[start]

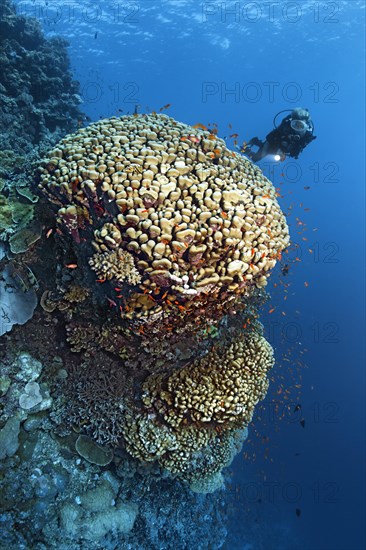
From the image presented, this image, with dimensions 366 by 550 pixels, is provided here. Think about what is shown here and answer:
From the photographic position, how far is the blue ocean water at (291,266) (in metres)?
27.7

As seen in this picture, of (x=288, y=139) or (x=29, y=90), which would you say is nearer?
(x=288, y=139)

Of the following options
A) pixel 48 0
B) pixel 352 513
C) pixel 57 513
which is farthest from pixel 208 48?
pixel 352 513

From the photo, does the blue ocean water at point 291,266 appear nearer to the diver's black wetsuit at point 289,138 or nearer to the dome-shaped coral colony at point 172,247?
the diver's black wetsuit at point 289,138

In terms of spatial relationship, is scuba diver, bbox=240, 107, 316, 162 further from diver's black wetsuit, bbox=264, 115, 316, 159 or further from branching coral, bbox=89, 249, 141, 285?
branching coral, bbox=89, 249, 141, 285

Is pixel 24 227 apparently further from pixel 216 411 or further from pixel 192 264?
pixel 216 411

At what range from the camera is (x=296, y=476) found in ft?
103

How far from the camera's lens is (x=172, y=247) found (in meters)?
3.90

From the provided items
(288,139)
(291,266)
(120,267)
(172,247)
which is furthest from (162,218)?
(291,266)

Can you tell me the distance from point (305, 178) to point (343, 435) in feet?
207

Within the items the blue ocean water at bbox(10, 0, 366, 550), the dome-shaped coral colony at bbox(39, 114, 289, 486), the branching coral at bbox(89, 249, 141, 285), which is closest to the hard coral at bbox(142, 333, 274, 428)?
the dome-shaped coral colony at bbox(39, 114, 289, 486)

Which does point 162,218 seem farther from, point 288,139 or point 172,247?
point 288,139

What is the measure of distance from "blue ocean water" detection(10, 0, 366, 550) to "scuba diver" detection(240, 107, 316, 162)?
945 centimetres

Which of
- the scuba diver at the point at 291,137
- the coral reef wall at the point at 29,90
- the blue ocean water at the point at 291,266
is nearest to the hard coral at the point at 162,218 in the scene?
the coral reef wall at the point at 29,90

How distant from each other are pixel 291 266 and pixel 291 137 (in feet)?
115
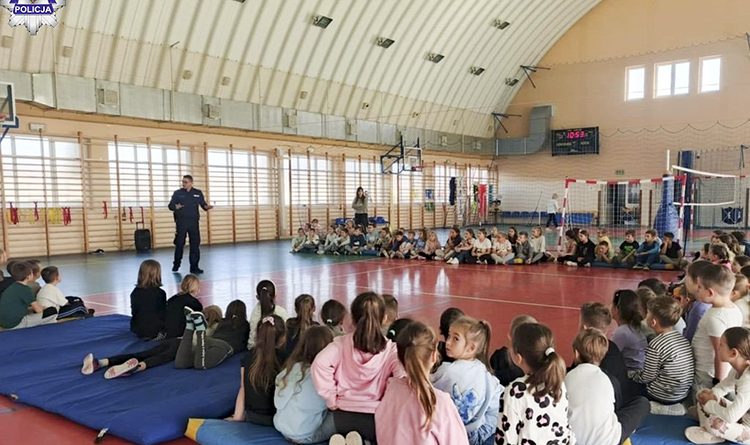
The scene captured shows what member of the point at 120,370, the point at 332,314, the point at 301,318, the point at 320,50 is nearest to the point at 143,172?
the point at 320,50

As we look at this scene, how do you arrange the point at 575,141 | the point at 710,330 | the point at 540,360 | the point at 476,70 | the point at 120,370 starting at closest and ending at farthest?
the point at 540,360 < the point at 710,330 < the point at 120,370 < the point at 476,70 < the point at 575,141

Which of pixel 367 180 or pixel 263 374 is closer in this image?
pixel 263 374

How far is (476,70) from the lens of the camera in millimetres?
23297

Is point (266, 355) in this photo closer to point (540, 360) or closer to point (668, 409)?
point (540, 360)

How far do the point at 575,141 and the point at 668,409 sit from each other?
75.1ft

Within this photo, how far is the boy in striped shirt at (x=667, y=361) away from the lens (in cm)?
337

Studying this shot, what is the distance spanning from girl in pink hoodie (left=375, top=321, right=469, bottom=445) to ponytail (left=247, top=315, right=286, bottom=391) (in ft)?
3.47

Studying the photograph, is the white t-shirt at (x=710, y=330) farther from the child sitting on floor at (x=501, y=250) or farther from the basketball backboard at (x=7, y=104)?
the basketball backboard at (x=7, y=104)

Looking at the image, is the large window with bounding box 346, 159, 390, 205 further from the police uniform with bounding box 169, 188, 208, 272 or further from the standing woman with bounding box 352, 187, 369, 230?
the police uniform with bounding box 169, 188, 208, 272

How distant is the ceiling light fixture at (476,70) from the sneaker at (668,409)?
2093 cm

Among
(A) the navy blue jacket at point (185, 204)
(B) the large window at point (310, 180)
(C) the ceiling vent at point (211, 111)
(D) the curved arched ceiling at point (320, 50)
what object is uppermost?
(D) the curved arched ceiling at point (320, 50)

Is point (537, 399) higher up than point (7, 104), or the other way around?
point (7, 104)

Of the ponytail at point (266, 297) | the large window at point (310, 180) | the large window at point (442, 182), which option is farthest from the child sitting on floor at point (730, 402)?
the large window at point (442, 182)

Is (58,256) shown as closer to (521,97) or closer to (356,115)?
(356,115)
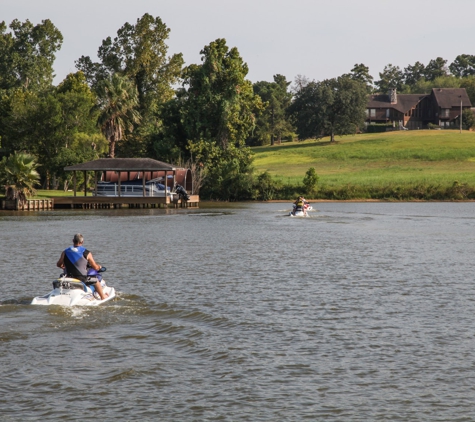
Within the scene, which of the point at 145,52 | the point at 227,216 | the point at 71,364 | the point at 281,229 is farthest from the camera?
the point at 145,52

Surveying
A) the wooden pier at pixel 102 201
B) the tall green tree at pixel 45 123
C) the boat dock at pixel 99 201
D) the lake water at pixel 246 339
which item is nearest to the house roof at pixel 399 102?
the tall green tree at pixel 45 123

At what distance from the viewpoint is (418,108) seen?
167875 millimetres

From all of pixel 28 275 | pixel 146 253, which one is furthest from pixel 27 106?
pixel 28 275

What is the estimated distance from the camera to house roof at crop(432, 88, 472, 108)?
159875 millimetres

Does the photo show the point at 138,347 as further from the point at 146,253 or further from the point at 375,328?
the point at 146,253

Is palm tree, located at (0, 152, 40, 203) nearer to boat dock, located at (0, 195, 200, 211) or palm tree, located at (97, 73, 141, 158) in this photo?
boat dock, located at (0, 195, 200, 211)

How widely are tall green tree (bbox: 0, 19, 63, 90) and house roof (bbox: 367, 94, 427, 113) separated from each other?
7653 centimetres

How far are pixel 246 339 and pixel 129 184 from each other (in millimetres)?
66766

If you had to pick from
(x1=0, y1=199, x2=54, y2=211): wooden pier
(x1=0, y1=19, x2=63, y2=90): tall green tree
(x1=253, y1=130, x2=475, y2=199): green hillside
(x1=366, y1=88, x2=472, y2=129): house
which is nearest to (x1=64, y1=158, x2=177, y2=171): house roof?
(x1=0, y1=199, x2=54, y2=211): wooden pier

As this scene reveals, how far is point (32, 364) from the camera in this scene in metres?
14.3

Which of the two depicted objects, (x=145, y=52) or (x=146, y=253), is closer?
(x=146, y=253)

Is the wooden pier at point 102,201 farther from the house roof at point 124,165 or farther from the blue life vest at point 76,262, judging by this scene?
the blue life vest at point 76,262

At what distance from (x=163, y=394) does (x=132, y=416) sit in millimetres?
1121

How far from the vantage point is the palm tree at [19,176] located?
6869 centimetres
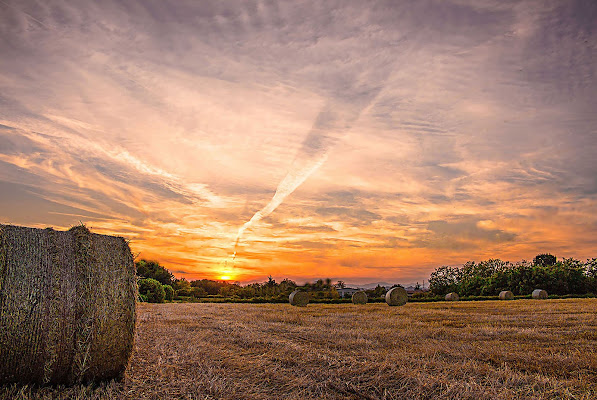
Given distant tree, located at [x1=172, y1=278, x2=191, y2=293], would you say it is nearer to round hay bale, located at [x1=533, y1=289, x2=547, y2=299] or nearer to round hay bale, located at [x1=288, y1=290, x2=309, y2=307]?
round hay bale, located at [x1=288, y1=290, x2=309, y2=307]

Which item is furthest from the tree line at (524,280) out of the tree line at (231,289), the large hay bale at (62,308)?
the large hay bale at (62,308)

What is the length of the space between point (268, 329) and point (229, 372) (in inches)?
170

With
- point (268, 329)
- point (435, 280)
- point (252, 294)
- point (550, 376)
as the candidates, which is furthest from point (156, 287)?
point (435, 280)

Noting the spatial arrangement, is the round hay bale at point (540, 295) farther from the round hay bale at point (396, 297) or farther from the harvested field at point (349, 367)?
the harvested field at point (349, 367)

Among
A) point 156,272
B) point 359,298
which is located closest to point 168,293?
point 156,272

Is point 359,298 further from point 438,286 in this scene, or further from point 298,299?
point 438,286

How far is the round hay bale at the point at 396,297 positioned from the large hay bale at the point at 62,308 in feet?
68.0

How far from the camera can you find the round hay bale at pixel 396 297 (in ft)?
77.3

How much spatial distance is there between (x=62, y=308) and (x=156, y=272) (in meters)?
29.8

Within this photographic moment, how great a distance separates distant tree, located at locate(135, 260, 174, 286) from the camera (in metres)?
30.6

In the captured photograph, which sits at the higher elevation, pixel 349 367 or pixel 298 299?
pixel 349 367

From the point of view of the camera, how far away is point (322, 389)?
4.34 m

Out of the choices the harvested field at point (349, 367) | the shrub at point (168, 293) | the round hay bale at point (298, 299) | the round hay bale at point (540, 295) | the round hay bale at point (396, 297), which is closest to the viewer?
the harvested field at point (349, 367)

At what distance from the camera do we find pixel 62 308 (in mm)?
4422
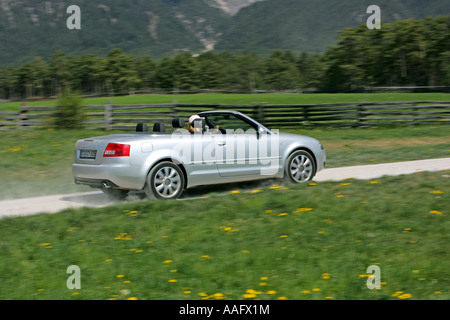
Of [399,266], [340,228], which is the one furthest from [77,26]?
[399,266]

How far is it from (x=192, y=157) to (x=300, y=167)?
2.25 meters

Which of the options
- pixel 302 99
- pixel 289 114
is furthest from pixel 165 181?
pixel 302 99

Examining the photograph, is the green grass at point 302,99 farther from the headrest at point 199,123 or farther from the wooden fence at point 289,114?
the headrest at point 199,123

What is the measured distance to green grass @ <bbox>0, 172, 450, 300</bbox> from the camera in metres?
4.96

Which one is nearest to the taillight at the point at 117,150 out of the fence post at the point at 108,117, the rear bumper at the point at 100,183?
the rear bumper at the point at 100,183

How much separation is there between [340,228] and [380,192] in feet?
6.35

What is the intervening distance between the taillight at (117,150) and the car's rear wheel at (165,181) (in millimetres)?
493

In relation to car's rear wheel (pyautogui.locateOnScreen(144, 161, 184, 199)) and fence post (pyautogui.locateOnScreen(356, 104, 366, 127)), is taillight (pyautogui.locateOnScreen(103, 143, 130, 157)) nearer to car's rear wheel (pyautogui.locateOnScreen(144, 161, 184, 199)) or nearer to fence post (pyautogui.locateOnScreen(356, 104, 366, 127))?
car's rear wheel (pyautogui.locateOnScreen(144, 161, 184, 199))

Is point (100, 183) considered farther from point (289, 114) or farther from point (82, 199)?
point (289, 114)

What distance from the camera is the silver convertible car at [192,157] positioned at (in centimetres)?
839

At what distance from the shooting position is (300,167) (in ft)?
33.1

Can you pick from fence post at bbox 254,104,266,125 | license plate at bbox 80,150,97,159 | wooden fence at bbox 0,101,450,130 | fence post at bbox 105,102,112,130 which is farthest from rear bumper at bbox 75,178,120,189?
fence post at bbox 254,104,266,125

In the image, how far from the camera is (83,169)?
8.70 m

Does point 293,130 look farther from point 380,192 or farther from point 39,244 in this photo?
point 39,244
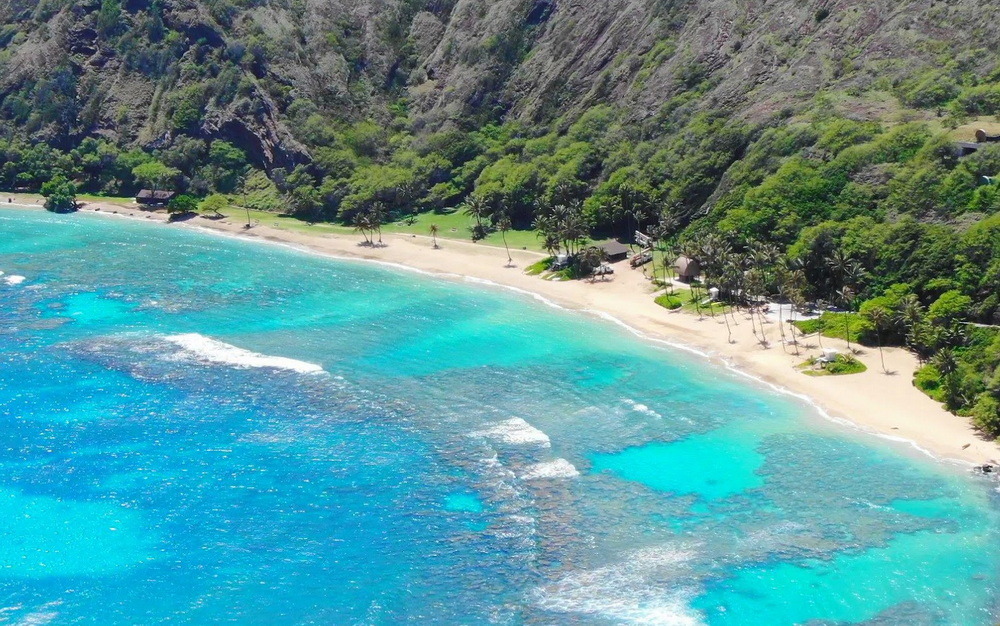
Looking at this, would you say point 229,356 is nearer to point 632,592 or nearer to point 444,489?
point 444,489

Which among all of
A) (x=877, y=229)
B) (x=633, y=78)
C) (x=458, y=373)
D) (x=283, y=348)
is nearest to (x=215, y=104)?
(x=633, y=78)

[end]

AIM OF THE EXERCISE:
Write out exactly, and nothing more than, the lines of the entries above from the line containing "Is point (100, 183)" through the final line; omit any pictures.

REPLY:
Is point (100, 183) considered farther from point (289, 114) or farther from point (82, 199)?
point (289, 114)

What distance from the camera is the silver convertible car at [192,157] positioned at (in centimetres)?
839

At what distance from the shooting position is (300,167) (in ft)?
33.1

Can you pick from fence post at bbox 254,104,266,125 | license plate at bbox 80,150,97,159 | wooden fence at bbox 0,101,450,130 | fence post at bbox 105,102,112,130 which is farthest from rear bumper at bbox 75,178,120,189?
fence post at bbox 254,104,266,125

In the image, how far from the camera is (83,169)?
8.70 m

Does point 293,130 look farther from point 380,192 or farther from point 39,244 in this photo?
point 39,244
Looking at this, would you say point 229,356 is nearer to point 632,592 or nearer to point 444,489?
point 444,489

Which among all of
A) (x=877, y=229)
B) (x=633, y=78)
C) (x=458, y=373)
D) (x=283, y=348)
is nearest to (x=215, y=104)?
(x=633, y=78)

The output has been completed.